The function returns an igraph object. If a network level calculation is requested the object will have an 'SDI_...' attribute whose name follows the short codes explained above. If a vertex level calculation is requested each vertex will have a similarly named attribute. For example the graph will have an 'SDI_nuw' attribute if variant is "nuw" (network level, undirected, and weighted). If variant is "vwu" each vertex will have an "SDI_vwu" attribute containing weighted undirected SDI for the vertex. If variant is a vector each value indicates a separate variant to be computed.

Value

An igraph object with SDI attributes added. The class of the object includes 'SDI'.

Examples

SDI(TurkiyeMigration.flows, TurkiyeMigration.nodes, variant="vuw")

SDIcomputer() is a helper function to compute given SDI variant for the given graph object. Not intended for explicit use. Called automatically by the 'SDI()' function.

Description

SDIcomputer() is a helper function to compute given SDI variant for the given graph object. Not intended for explicit use. Called automatically by the 'SDI()' function.

Usage

SDIcomputer(g, level, weight.use, directionality, return.value = FALSE)

Arguments

g

An igraph object.

level

The level to calculate the SDI. 'network' or 'vertex'.

weight.use

'weighted' or 'unweighted'.

directionality

'undirected', 'in', 'out', or 'all'.

return.value

Logical. If TRUE, return the computed SDI value instead of modifying the graph object.

Value

If return.value is TRUE, returns the computed SDI value.
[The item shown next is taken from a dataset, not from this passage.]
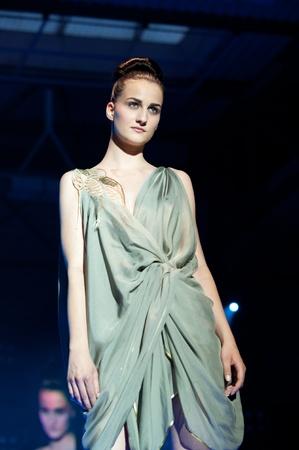 17 20: IDRIJA, SLOVENIA - JUNE 18: Model walks the runway in Urska P. & Tanja P.   creation with idria lace at the Idrija Lace Festival Fashion Show on June 18, 2011. The festival is from June 17 - 20, 2011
Otherwise, returns the modified graph object.

Examples

TMgraph <- igraph::graph_from_data_frame(TurkiyeMigration.flows,
      directed=TRUE, TurkiyeMigration.nodes)
SDIcomputer(TMgraph,"vertex","weighted","in")

Türkiye migration network flows data

Description

This data frame contains the data on migration of people between Türkiye's provinces in the period 2016-2017-2018. This is a consolidated version of raw data from Turkish Statistical Institute.

Usage

TurkiyeMigration.flows

Format

## 'TurkiyeMigration.flows' A data frame with 6480 rows and 3 columns:

from, to

codes of origin and arrival province

weight

number of people migrated

Details

Each row contains the number of people migrated in the "weight" column. 'from' and 'to' columns include the codes of provinces as used in the Türkiye statistical coding system.
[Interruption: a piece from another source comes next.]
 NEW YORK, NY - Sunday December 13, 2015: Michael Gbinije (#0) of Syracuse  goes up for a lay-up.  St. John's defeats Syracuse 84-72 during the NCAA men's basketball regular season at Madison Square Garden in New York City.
The familiar names of provinces and their locations are to be found in a separate data frame named TurkiyeMigration.nodes

Source

<https://data.tuik.gov.tr/Kategori/GetKategori?p=Nufus-ve-Demografi-109>


Türkiye migration network provinces/nodes data

Description

This data frame contains the data on Türkiye's provinces as used in the migration flows data frame (TurkiyeMigration.flow)

Usage

TurkiyeMigration.nodes

Format

## 'TurkiyeMigration.nodes' A data frame with 6480 rows and 3 columns:

id

codes of province as used in the TurkiyeMigration.flows data frame

label

Name of the province capital city

longitude, latitude

spatial coordinates of the province capital

Details

Each row contains the code of the province as used in TurkiyeMigration.flows data frame, it is known name/label, and latitude/longitude of the province central.

Source

The latitude/longitude of Turkish province capitals was shared as a courtesy of Başarsoft LLC


Not for explicit use.

Description

Not for explicit use.

Usage

unweightedAllVerticesSDI(g, mode = "all")

Arguments

g

the graph

mode

directionality 'undirected', 'in', 'out', or 'all'

Value

a vector of vertex SDI values

Examples

flows<-data.frame(from=c("A","B","A"), to=c("B","A","C"), weight=c(10,20,5))
nodes<-data.frame(id=c("A","B","C","D"),x=c(0,4,0,4),y=c(3,0,0,3))
toyGraph <- igraph::graph_from_data_frame(flows, directed=TRUE, vertices=nodes)
toyGraphWithSDI <- unweightedAllVerticesSDI(toyGraph)

Not for explicit use.

Description

Not for explicit use.

Usage

unweightedNetworkSDI(g)

Arguments

g

the graph

Value

a numerical SDI value

Examples

flows<-data.frame(from=c("A","B","A"), to=c("B","A","C"), weight=c(10,20,5))
nodes<-data.frame(id=c("A","B","C","D"),x=c(0,4,0,4),y=c(3,0,0,3))
toyGraph <- igraph::graph_from_data_frame(flows, directed=TRUE, vertices=nodes)
toyGraphWithSDI <- unweightedNetworkSDI(toyGraph)

Not for explicit use.

Description

Not for explicit use.

Usage

unweightedSingleVertexSDI(g, v, mode = "all")

Arguments

g

the graph

v

the vertex

mode

directionality 'undirected', 'in', 'out', or 'all'

Value

a numerical SDI value

Examples

flows<-data.frame(from=c("A","B","A"), to=c("B","A","C"), weight=c(10,20,5))
nodes<-data.frame(id=c("A","B","C","D"),x=c(0,4,0,4),y=c(3,0,0,3))
toyGraph <- igraph::graph_from_data_frame(flows, directed=TRUE, vertices=nodes)
toyGraph <- dist_calc(toyGraph)
toyGraphWithSDI <- unweightedSingleVertexSDI(toyGraph,igraph::V(toyGraph)[1])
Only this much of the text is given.